D-Smart'ın Türk sineması kanallarının meyvelerini toplamaya devam ediyorum. Ömer Kavur filmografisi her zaman ilgimi çekmiştir. Zor durumda kalmış insan dramlarını psikolojik bir atmosferde ele almayı sever. Yolculuk temasını sık kullanır. Bir yere yeni gelmiş yabancı insan motifini de. "Amansız Yol"da benim televizyonda hep sonlarına denk geldiğim ve yıllardır izlemek istediğim bir filmdi. Benim sinemada çok sevdiğim iki özellik bu filmde mevcut. Birincisi yolculuk temalı bir film olması. İkincisi de bir arabanın (taşıtın) bir karakter gibi öne çıktığı bir film olması. Böyle bir liste yapmayı uzun zamandır planlıyorum ve yaptığımda "Amansız Yol"daki Volvo tırı bu listeye koyacağım. Katıksız bir kaybeden dramı olmasının yanında, "Amansız Yol" aynı zamanda iyi de bir psikolojik gerilim. Uğur Dikmen tarafından bestelenen kişilikli tema müziği de bu gerilimi yaratan unsurlardan biri. Başarılı takip sahneleri de cabası. Filmin artıları saymakla bitmiyor. O yılların Urfa, Mardin ve Diyarbakır'ından çok başarılı sokak görüntüleri var.
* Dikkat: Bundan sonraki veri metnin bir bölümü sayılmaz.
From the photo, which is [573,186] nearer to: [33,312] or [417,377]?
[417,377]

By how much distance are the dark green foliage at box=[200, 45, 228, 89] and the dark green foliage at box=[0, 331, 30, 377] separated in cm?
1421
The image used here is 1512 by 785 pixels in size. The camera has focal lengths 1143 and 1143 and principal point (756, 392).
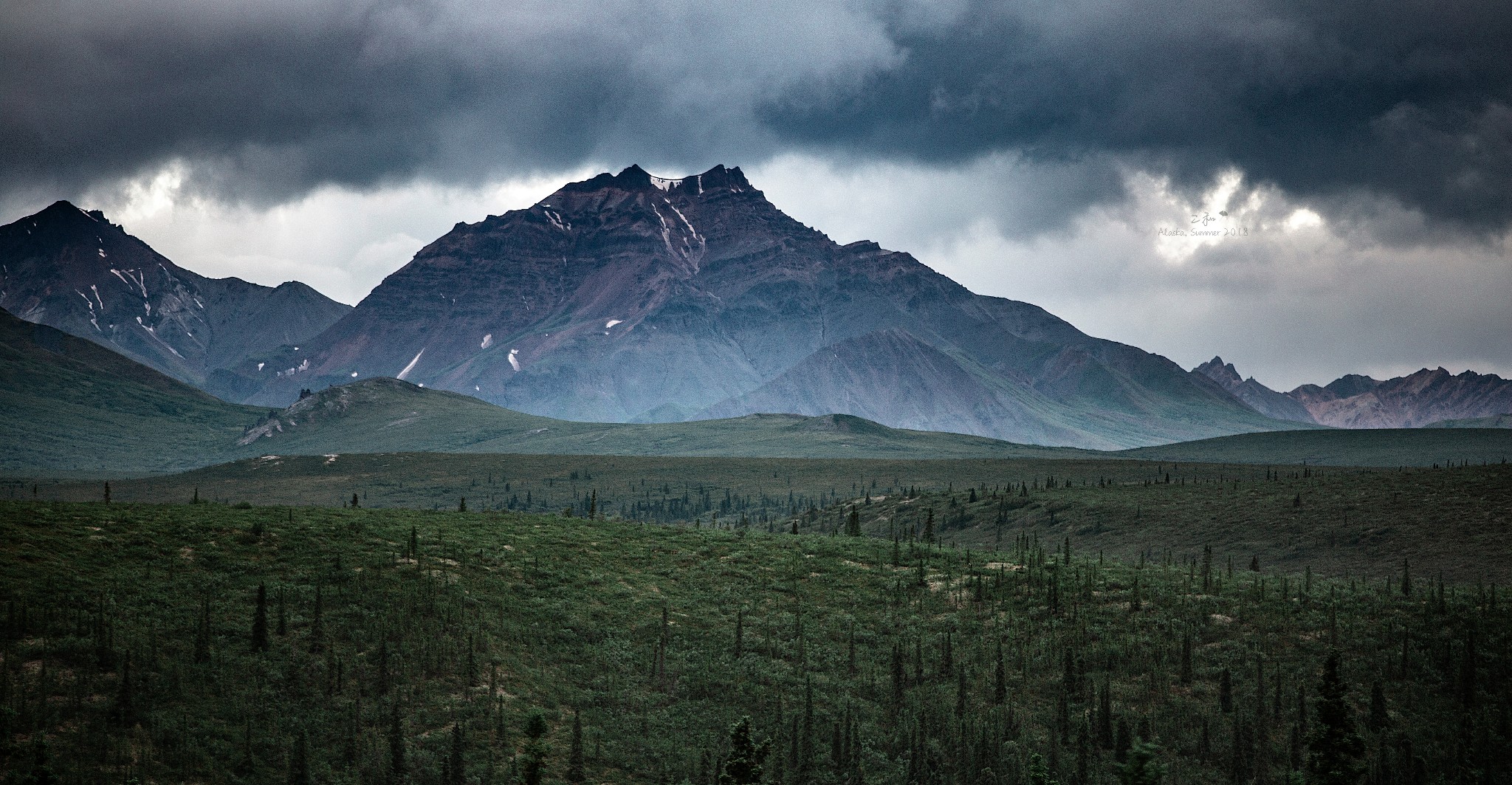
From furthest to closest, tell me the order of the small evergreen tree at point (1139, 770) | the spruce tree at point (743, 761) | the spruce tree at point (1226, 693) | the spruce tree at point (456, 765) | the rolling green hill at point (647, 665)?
the spruce tree at point (1226, 693) → the rolling green hill at point (647, 665) → the spruce tree at point (456, 765) → the spruce tree at point (743, 761) → the small evergreen tree at point (1139, 770)

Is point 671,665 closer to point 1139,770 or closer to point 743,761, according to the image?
point 743,761

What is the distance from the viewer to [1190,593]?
75.4 meters

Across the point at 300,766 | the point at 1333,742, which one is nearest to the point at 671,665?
the point at 300,766

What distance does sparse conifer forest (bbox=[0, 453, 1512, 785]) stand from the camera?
4906cm

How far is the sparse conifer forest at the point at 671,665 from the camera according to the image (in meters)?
49.1

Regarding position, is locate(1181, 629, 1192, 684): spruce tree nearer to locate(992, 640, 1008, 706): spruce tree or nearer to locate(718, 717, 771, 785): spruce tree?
locate(992, 640, 1008, 706): spruce tree

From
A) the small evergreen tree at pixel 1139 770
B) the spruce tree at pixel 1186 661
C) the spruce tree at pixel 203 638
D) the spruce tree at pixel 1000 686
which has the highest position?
the spruce tree at pixel 203 638

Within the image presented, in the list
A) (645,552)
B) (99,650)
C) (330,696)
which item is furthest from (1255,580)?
(99,650)

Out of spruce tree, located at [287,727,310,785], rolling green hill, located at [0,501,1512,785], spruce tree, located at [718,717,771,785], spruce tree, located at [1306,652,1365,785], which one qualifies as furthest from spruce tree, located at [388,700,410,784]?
spruce tree, located at [1306,652,1365,785]

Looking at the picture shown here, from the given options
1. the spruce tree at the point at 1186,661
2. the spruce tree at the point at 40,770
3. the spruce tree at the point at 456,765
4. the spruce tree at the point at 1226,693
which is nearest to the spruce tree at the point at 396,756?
the spruce tree at the point at 456,765

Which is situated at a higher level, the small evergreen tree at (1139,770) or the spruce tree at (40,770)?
the small evergreen tree at (1139,770)

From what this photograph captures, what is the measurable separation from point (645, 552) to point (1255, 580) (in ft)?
140

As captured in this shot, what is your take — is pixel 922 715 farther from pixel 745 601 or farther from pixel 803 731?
pixel 745 601

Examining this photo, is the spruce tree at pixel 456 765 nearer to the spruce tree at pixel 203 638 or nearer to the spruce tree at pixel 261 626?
the spruce tree at pixel 261 626
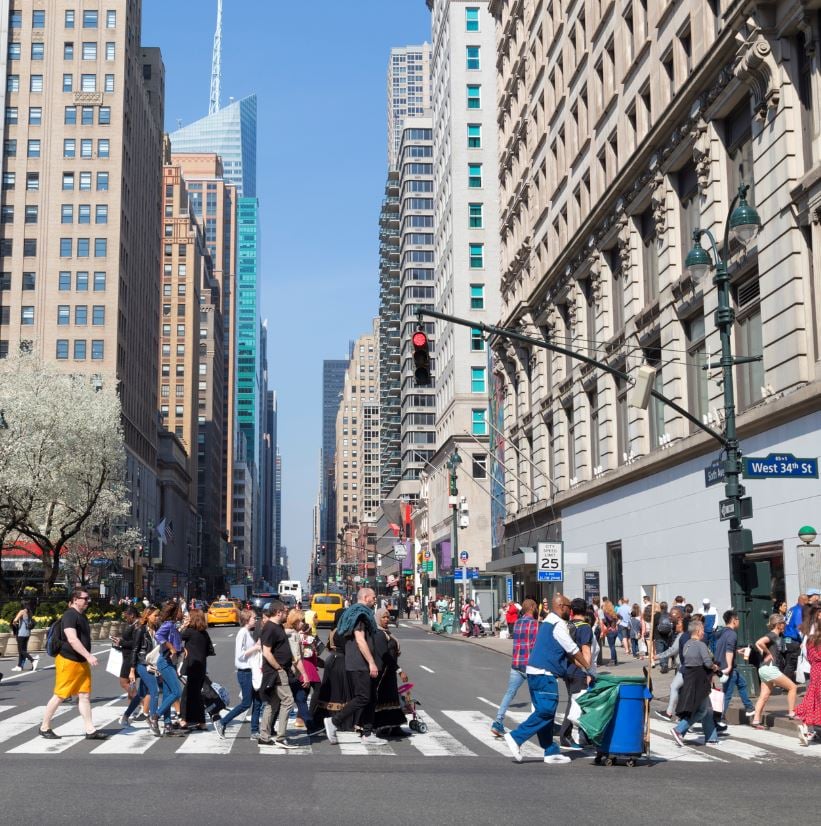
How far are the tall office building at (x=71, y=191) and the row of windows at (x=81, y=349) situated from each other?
3.4 inches

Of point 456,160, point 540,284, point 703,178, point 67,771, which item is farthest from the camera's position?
point 456,160

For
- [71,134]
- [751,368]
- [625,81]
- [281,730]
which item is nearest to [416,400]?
[71,134]

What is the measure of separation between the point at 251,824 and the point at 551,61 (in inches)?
1717

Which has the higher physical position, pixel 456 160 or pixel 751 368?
pixel 456 160

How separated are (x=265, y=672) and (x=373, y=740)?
189cm

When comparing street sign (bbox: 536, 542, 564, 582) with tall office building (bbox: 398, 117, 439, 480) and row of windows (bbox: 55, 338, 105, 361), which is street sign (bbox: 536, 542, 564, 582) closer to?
row of windows (bbox: 55, 338, 105, 361)

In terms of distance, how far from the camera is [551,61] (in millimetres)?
47781

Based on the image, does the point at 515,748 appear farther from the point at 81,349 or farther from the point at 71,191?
the point at 71,191

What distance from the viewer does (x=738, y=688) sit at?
17688mm

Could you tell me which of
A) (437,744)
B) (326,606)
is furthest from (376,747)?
(326,606)

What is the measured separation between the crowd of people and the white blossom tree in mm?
34471

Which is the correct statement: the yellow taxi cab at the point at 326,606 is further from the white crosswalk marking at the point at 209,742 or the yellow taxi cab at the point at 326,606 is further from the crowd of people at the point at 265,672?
the white crosswalk marking at the point at 209,742

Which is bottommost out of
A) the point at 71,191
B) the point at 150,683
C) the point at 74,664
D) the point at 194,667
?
the point at 150,683

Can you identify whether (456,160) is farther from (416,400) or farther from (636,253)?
(636,253)
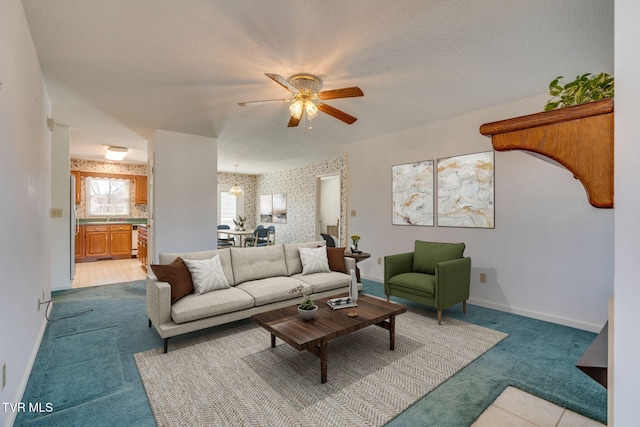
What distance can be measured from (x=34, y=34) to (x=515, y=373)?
4597mm

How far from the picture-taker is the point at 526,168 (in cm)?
354

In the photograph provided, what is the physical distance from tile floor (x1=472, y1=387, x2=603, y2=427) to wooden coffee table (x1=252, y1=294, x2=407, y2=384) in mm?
903

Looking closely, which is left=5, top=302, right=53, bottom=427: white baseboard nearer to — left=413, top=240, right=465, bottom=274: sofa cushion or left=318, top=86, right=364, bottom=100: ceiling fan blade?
left=318, top=86, right=364, bottom=100: ceiling fan blade

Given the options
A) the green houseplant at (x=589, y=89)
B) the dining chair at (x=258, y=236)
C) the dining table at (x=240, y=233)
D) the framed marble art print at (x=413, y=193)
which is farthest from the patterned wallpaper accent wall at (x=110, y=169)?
the green houseplant at (x=589, y=89)

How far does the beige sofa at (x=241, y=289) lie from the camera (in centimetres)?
268

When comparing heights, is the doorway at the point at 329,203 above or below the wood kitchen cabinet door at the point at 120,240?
above

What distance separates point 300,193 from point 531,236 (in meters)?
6.10

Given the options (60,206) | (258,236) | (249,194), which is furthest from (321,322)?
(249,194)

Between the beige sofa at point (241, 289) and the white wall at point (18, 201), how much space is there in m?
0.87

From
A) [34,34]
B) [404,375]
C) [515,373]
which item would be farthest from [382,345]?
[34,34]

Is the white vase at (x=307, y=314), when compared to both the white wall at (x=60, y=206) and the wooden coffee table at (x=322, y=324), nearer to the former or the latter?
the wooden coffee table at (x=322, y=324)

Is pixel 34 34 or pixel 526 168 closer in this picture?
pixel 34 34

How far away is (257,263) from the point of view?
145 inches

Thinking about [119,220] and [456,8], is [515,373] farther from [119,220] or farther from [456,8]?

Yolculuk yapmak gibi yol filmlerini de işte bu yüzden seviyorum. Her görülen şey insana bir şeyler katıyor. Klasik maço çiğliğinden sıyrılmış, zaafları olan bir rolde görünen Kadir İnanır ve baştan aşağı yetenek olan Zuhal Olcay filmde iyi bir elektrik yakalıyorlar. Filmin en büyük eksiği elbetteki inandırıcılığı nakavt eden dublaj olayı. Öyle ki adamlar fragmanda bile başrol erkek sesi konuşturmuşlar.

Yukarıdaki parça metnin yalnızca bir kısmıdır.